Solved – How does R compute r.squared for weighted least squares

generalized-least-squareslinear modelweighted-regression

I used R for fitting a linear model using weighted least squares (due to heteroskedastic errors):
$\boldsymbol{y} = \boldsymbol{X}\boldsymbol{\beta} + \boldsymbol{\varepsilon}$, where $E(\boldsymbol{\varepsilon}) = 0,\ Cov(\boldsymbol{\varepsilon}) = \sigma^{2}\boldsymbol{V}$ and $\boldsymbol{V}$ a known, diagonal matrix.

set.seed(1)
x = c(-1, 0, 1, 2, 3)
y_true = 2 * x^2 + 3*x + 1
vars = c(0.5, 1, 1.5, 2, 2.5)
e = rnorm(vars, mean=0, sd=sqrt(vars))
y = y_true + e

weights = 1./vars
m = lm(y ~ x + I(x^2), weights=weights)

After fitting, R provides the r.squared value:

summary = summary(m)

# The R^2 value that lm provides
r2 = summary$r.squared  # 0.993019

How exactly is this value computed?

I know that for linear models using ordinary (unweighted) least squares, this value is computed as
$R^{2} = 1 – \frac{(\boldsymbol{y} – \boldsymbol{X}\hat{\boldsymbol{\beta}})^T(\boldsymbol{y} – \boldsymbol{X}\hat{\boldsymbol{\beta}})}{\boldsymbol{y}^{T}\boldsymbol{y} – n (\bar{\boldsymbol{y}})^{2}}$, where $\hat{\boldsymbol{\beta}} = (\boldsymbol{X}^{T}\boldsymbol{X})^{-1}\boldsymbol{X}^{T} \boldsymbol{y}$ is the OLS estimator and $\bar{\boldsymbol{y}}$ is the sample mean.

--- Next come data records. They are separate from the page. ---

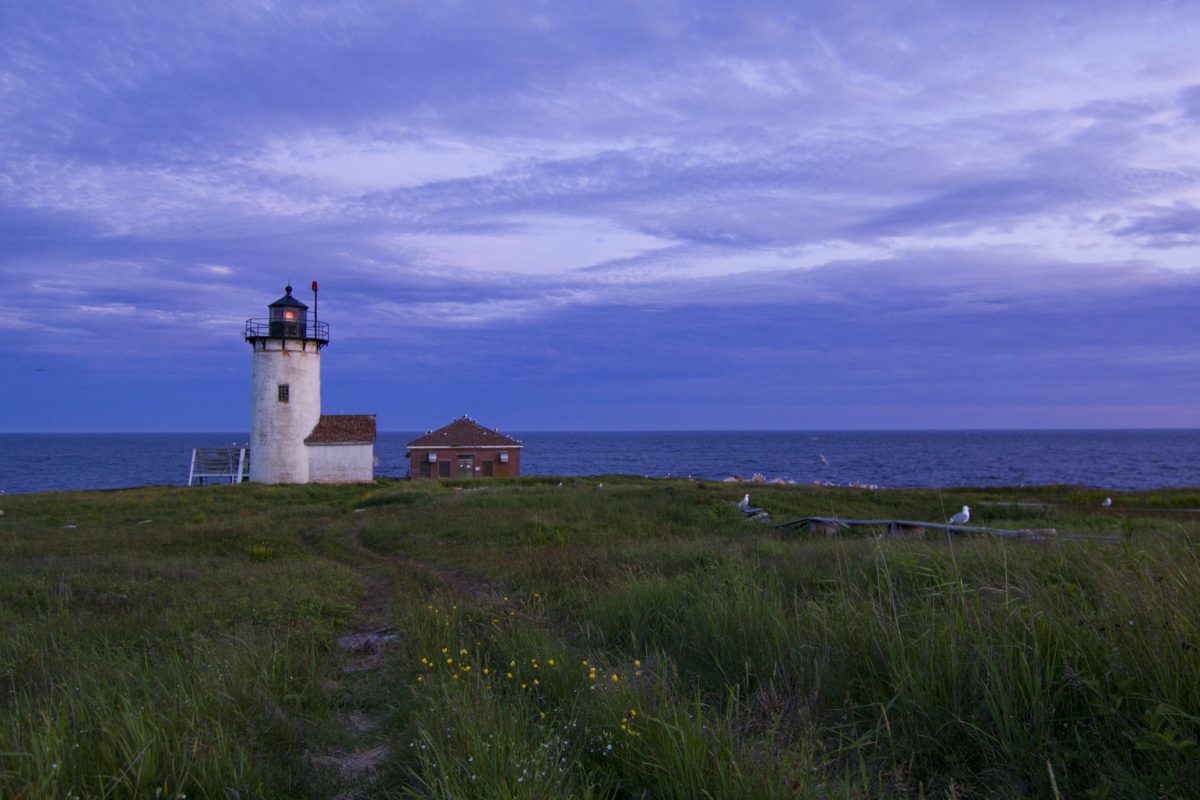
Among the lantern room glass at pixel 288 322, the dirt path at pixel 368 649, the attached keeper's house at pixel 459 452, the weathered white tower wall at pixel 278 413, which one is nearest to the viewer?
the dirt path at pixel 368 649

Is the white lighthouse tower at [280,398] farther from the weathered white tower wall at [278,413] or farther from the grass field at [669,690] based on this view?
the grass field at [669,690]

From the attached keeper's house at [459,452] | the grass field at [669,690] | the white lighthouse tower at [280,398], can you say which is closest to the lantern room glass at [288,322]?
the white lighthouse tower at [280,398]

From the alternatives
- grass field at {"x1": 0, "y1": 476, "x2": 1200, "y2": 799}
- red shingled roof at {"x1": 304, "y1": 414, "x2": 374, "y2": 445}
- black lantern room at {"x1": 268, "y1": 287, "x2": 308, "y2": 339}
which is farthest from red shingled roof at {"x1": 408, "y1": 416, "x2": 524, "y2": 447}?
grass field at {"x1": 0, "y1": 476, "x2": 1200, "y2": 799}

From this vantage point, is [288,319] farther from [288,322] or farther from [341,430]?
[341,430]

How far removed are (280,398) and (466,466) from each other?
1202 cm

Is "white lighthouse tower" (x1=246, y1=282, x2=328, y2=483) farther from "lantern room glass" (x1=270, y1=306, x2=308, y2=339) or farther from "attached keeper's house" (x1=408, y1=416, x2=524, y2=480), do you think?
"attached keeper's house" (x1=408, y1=416, x2=524, y2=480)

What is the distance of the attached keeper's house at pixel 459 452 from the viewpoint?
4934 centimetres

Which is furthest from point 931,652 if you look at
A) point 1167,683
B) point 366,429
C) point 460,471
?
point 460,471

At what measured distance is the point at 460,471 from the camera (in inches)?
1948

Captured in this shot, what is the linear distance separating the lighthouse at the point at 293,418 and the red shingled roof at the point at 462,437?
6.10m

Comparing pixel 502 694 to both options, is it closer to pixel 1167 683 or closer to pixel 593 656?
pixel 593 656

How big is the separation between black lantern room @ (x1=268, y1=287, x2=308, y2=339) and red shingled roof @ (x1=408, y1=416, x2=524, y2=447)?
10.2 metres

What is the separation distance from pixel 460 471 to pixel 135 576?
1463 inches

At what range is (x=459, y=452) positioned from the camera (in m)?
49.6
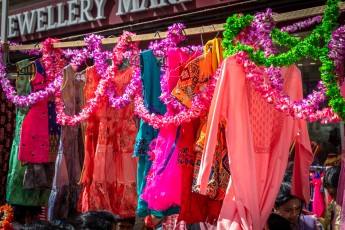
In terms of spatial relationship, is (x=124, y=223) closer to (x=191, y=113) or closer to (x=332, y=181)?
(x=191, y=113)

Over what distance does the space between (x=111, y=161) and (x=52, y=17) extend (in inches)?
149

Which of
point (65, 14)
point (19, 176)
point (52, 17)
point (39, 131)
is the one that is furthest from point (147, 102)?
point (52, 17)

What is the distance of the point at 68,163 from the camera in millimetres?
5086

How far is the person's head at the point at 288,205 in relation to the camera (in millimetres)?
4207

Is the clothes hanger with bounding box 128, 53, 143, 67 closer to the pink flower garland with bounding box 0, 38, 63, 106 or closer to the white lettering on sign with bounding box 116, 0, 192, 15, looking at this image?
the pink flower garland with bounding box 0, 38, 63, 106

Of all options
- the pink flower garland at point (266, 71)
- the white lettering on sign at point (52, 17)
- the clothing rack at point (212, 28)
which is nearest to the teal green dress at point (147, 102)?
the clothing rack at point (212, 28)

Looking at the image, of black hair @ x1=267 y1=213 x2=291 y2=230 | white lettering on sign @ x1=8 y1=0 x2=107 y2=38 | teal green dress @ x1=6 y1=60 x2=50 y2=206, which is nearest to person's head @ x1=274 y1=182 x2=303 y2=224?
black hair @ x1=267 y1=213 x2=291 y2=230

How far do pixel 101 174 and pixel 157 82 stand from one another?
3.26ft

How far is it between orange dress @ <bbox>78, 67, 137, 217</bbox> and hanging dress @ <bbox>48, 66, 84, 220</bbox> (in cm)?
34

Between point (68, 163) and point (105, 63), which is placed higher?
point (105, 63)

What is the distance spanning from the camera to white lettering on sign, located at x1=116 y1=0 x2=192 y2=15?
6.44m

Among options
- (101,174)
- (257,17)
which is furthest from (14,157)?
(257,17)

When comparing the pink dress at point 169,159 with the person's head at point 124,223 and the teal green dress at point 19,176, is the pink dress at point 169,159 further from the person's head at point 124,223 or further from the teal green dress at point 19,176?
the teal green dress at point 19,176

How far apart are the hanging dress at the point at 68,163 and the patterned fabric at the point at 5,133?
48.7 inches
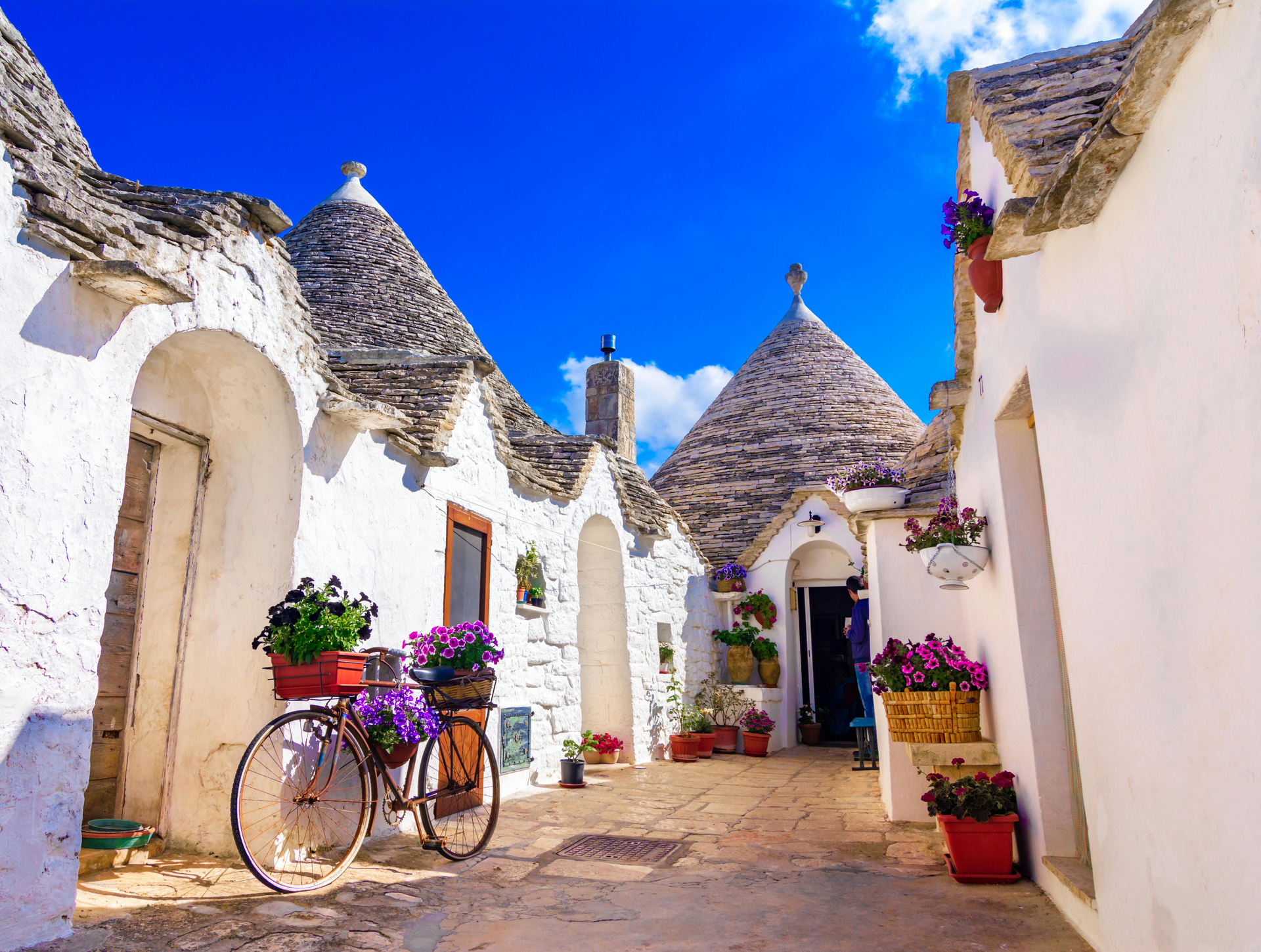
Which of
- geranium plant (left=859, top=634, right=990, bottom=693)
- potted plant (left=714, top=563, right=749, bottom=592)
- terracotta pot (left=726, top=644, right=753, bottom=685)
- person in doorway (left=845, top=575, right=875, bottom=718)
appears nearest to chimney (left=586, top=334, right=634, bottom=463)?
potted plant (left=714, top=563, right=749, bottom=592)

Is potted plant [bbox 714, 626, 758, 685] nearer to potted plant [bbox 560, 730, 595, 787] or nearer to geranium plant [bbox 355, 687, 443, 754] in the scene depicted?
potted plant [bbox 560, 730, 595, 787]

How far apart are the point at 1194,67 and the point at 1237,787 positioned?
161cm

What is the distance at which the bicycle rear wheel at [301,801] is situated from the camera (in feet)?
12.8

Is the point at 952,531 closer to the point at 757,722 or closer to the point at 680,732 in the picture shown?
the point at 680,732

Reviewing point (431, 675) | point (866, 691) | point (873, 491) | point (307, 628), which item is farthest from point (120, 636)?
point (866, 691)

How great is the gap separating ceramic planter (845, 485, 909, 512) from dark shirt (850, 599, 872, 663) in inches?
75.9

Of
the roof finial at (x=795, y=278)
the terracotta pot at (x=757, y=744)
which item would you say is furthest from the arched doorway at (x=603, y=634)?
the roof finial at (x=795, y=278)

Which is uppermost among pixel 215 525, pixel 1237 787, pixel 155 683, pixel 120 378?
pixel 120 378

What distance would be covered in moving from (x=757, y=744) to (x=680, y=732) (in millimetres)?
982

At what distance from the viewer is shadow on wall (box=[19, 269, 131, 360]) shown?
3035 millimetres

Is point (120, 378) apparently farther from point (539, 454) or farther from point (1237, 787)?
point (539, 454)

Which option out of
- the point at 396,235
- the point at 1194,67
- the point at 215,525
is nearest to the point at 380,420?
the point at 215,525

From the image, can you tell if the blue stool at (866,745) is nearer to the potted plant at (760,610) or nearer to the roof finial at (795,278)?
the potted plant at (760,610)

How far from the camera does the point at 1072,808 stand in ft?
12.3
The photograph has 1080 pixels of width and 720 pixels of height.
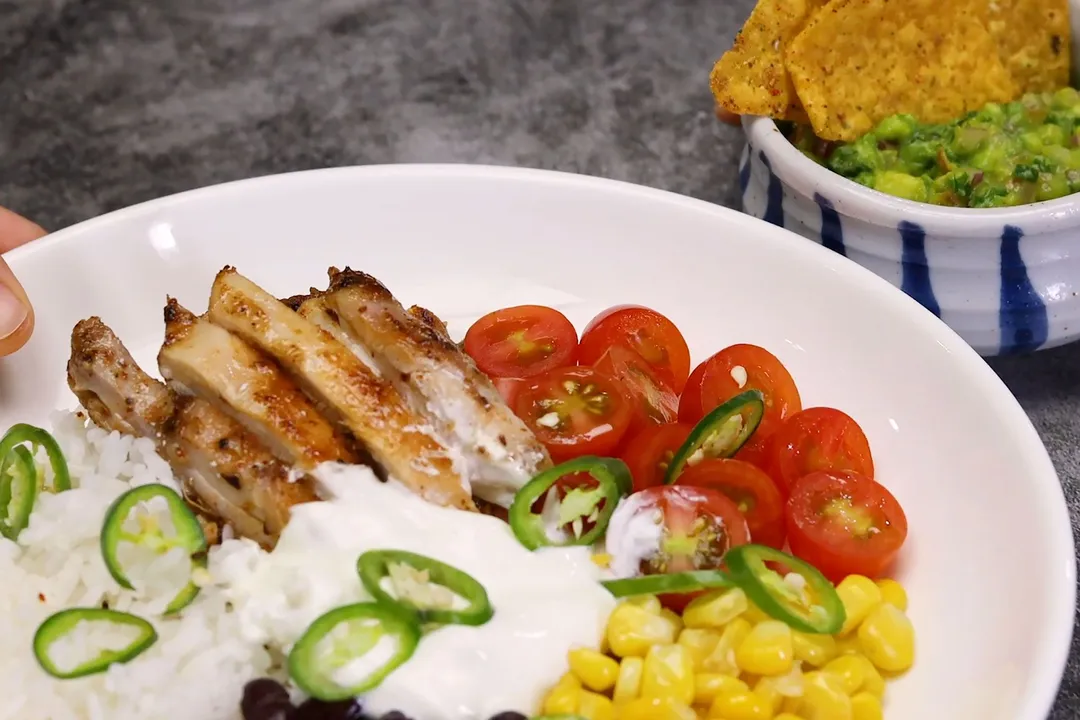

The heteroskedastic model can be transformed to the OLS case by multiplication of both sides with $\boldsymbol{V}^{-1/2}$ yielding

$\tilde{\boldsymbol{y}} = \boldsymbol{V}^{-1/2}\boldsymbol{y} = \boldsymbol{V}^{-1/2}\boldsymbol{X}\boldsymbol{\beta} + \boldsymbol{V}^{-1/2} \boldsymbol{\varepsilon} = \tilde{\boldsymbol{X}}\boldsymbol{\beta} + \tilde{\boldsymbol{\varepsilon}}$.

So, as also described by Willet and Singer (see https://gseacademic.harvard.edu/~willetjo/pdf%20files/Willett_Singer_AS88.pdf),
I see two obvious options for computing $R^{2}$.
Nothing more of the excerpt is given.